Julian PITT-RIVERS usait en toute circonstance de cette distinction décontractée, de cet humour décalé et de cette prévenance qui sont le sceau des aristocrates de vieille souche et de verdad.
Quand nous nous rencontrâmes pour la première fois sur le quai d’Austerlitz, il ne fût guère malaisé de l’identifier dans la foule des pas perdus. Sa longue dégaine, ses yeux de porcelaine, sa tignasse chenue consciencieusement échevelée par le vent d’automne, le pantalon de flanelle et le veston de Harris tweed savamment élimés, comme il convient au bon goût qui se défie du clinquant, tout en lui traduisait le gentleman-farmer en exil parisien.
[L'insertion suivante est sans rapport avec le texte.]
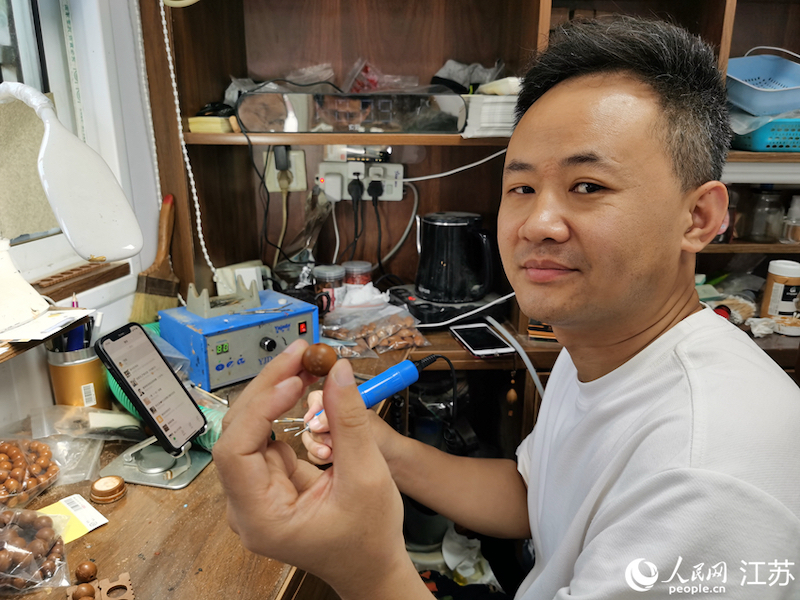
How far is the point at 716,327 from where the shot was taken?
756mm

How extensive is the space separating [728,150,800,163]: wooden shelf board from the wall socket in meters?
1.00

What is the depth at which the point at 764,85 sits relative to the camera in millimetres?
1519

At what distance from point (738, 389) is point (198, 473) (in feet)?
2.70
Il m’avait prévenu: «-Vous me reconnaîtrez: j’agiterai un journal» et de puntiller à l’anglaise: «-Vous dérangera t-il que ce soit le Sunday Times? Sa couleur rose sera plus visible». Cette coquetterie n’était rien plus que superfétatoire. Autant demander à un esquimau en anorak fourré de se fondre dans le décor d’un bivouac touareg.
Sir Julian, avec un naturel inimitable et une admirable bonhomie ne s’étonnait de rien et s’émerveillait de tout. En ethnologue inné, il faisait preuve d’une formidable capacité d’adaptation à l’environnement et d’effacement devant ses interlocuteurs, sujets de son étude.
Interpellé avec délicatesse par le ganadero, après la visite de feu l’impressionnant musée consacré à la vie et à l’oeuvre de Juan Carlos Pussacq à Pomarez: «-Toi, tu es un bon, mais tu vas quand même payer ta tournée!», et ayant constaté qu’il n’avait pas sur lui les moyens de financer l’opération, il rétorqua: «-Cher Monsieur, vous êtes sans doute un grand ganadero mais un piètre psychologue!». Ce qui, il faut l’avouer, convenait assez bien au cher Jean Charles, qui dut se faire laborieusement expliciter la saveur de la réplique.
En ethnologue de catégorie et en parfait gentleman, Sir Julian se gardait toujours d’émettre un avis ou d’imposer une opinion, «wait and see» la devise de Winston semblait taillée à ses mesures.
Avec l’air curieux, systématiquement étonné et toujours comblé des jeunes gens qui s’émerveillent des découvertes que chaque instant leur réserve, il promenait sa carcasse dégingandée et légèrement voûtée, dans les tendidos de Castelsarrazin ou le patio de caballo de Dax, en s’intéressant au moindre détail, en questionnant le plus humble protagoniste, comme si sa contribution pouvait faire vaciller des raisonnements assurés de longue date.
Le fond, la forme, la technique et la terminologie ethnologiques, ne sont pas facilement accessibles à la grande masse, c’est le moins qu’on puisse dire. Les conclusions en peuvent s’avérer désarmantes voire choquantes.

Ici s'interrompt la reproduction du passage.